Saturday, December 4, 2010

What the hell

is going on here.

Somebody better come up with a damn fine story and tell it to me ASAP.

I want to be entertained.


Let your fingers do the walking and type me up something good and fine and delicious. Give me something that causes you to laugh so hard while you're writing it that you're not sure you can type. Makes your soul cough up on my computer screen. Get's those voices in your head that say you can't write that! all rattled up and talking as you say it anyway.

Something I can sink my teeth into and chomp down on it like the pit bull that I am. Or caresses me like ribbons I would have worn in my hair when I was a girl if I would have known how. It all depends on what someone is willing to write.

Stop dreaming about my pumpkin muffins and write.

Do it.

Or, if you insist upon withholding your goodness and wish to remain distracted, try this


It'll entertain a bunch of wordsmithy clowns like you for hours.

Of course, one thing I always think of when I get lost there is how wonderful it would be if that thing was a vibrator.
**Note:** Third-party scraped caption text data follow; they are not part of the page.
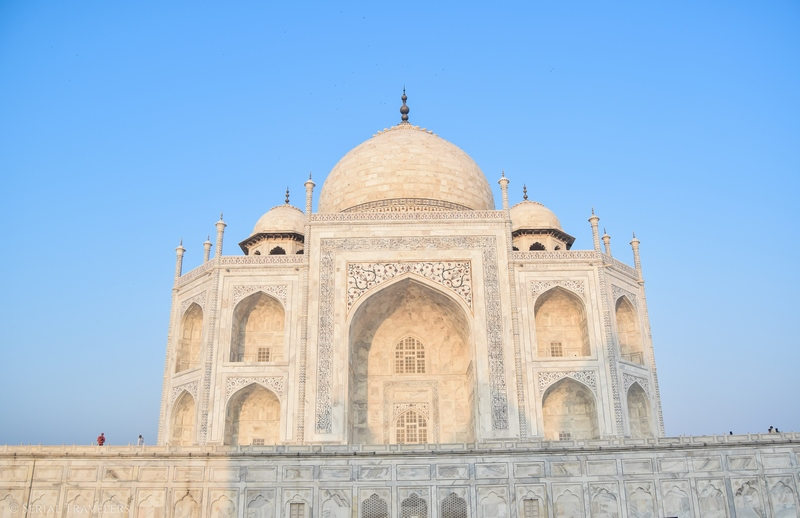serial-travelers-india-agra-taj-mahal-sunrise-side-3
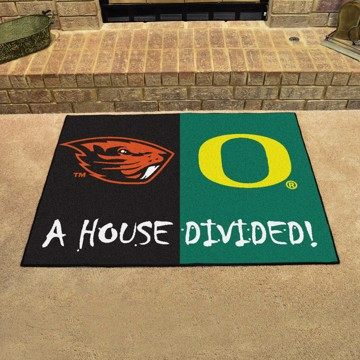 Picture of House Divided - Oregon / Oregon State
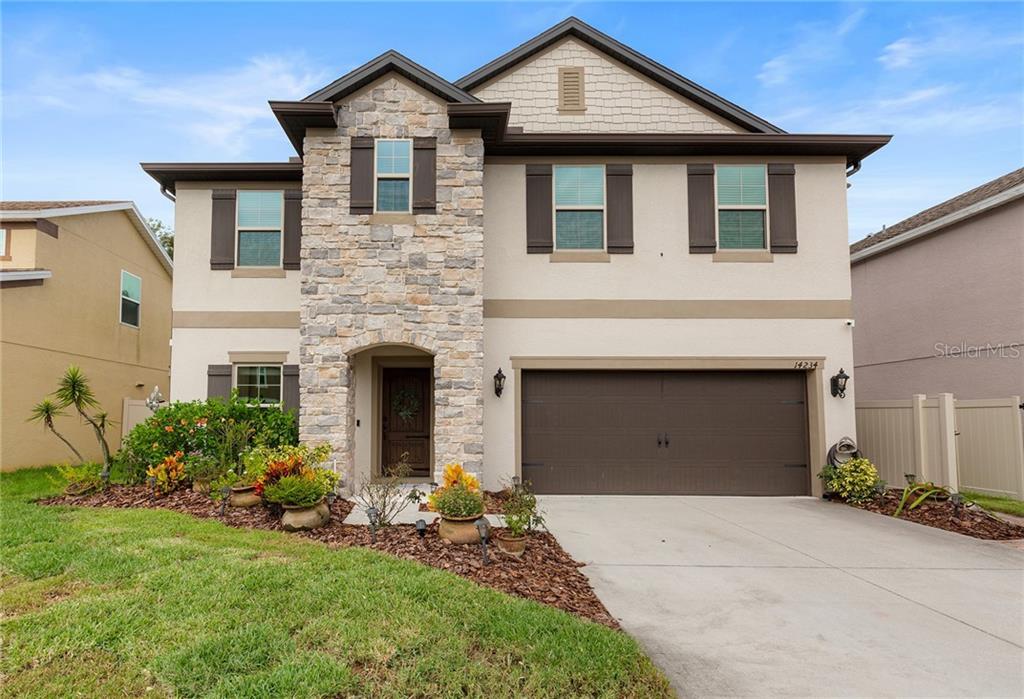 14234 WATERFORD CREEK BOULEVARD Property Photo - ORLANDO, FL real estate listing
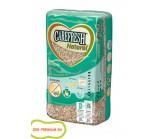 CareFresh NATURAL наполнитель бумажный натуральный для птиц и мелких животных 14 л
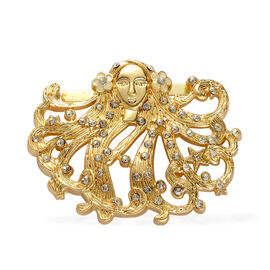 White Austrian Crystal Brooch in Goldtone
I mean, shit, just look at it tingling and dancing all over the place just because I give it a little word to tap dance about.

Write, bitches.

Don't make me get my crow bar.


  1. For the love of God, somebody help MG out. I put my regret story on my personal blog instead of here.

  2. I feel your (noun of your choice), MG, I really do. Actually, I feel really guilty.

    But let's look at the demographics here: we have 2 contributors going through a relationship breakup, 2 contributors on the verge of the same, one dealing with a fairly new-born baby (plus new town and new marriage), one dealing with reduced fertility, one who is maybe facing reluctant step-mom-ship, one who coordinates AAYSR as well as working and writing, and one who is a mother, step-mother and runs her own business. Plus two others I know very little about.

    This always happens with women's groups. We spread ourselves too thin. So, a timely reminder yes, but patience.

    Also, I couldn't write like you're asking for if my life depended on it. But I loved the link.

  3. And I am trying to write something but I'm back in therapy and it is all so drippy self-involved.

  4. I just put "patient" into VisuWords. It is especially titilliating.

  5. Oh, and Cat? Don't be trying to sneak little things into your comments about how you can't write. Me no no believe you woman!!

  6. I couldn't do funny right now if my life depended on it, but if you want to read something that will tear your heart out, I'm your gal.

  7. Sorry, that was me, Zen Mama - not Ryley who has apparently been logged into gmail here on MY computer.

  8. Flutter, are you on the roster yet? Would you like to be?

  9. If I'm the reluctant stepmom, I'm happy to say that the whole Chinese baby thing seems to have been a passing whim.

  10. I'm really glad for you, Elder.

    But I could tear my hair out about the number of times I get presented with an entirely unattractive proposal which it takes me ages to get my head around and accept, only to find that it was my acceptance that was necessary, not the thing/idea itself. I'm sick of being tested.

    All the same, being a country gal I'm hoping that the current proposal to move back to Madrid is going to fall into this category. I've already accepted (with my fingers crossed behind my back, how sincere is that?), and now I'm waiting to see if it was a passing phase.

    Ruby and MG, my stuff is all moany navel-gazing at the moment. You really don't want to hear what I'm self-censoring :).

    WV: quests....

  11. Well don't start asking me questions now about what I think or don't think about what people should be posting here. I have no idea other than this ----> I have never once read something any of you wrote that didn't do something for me or to me.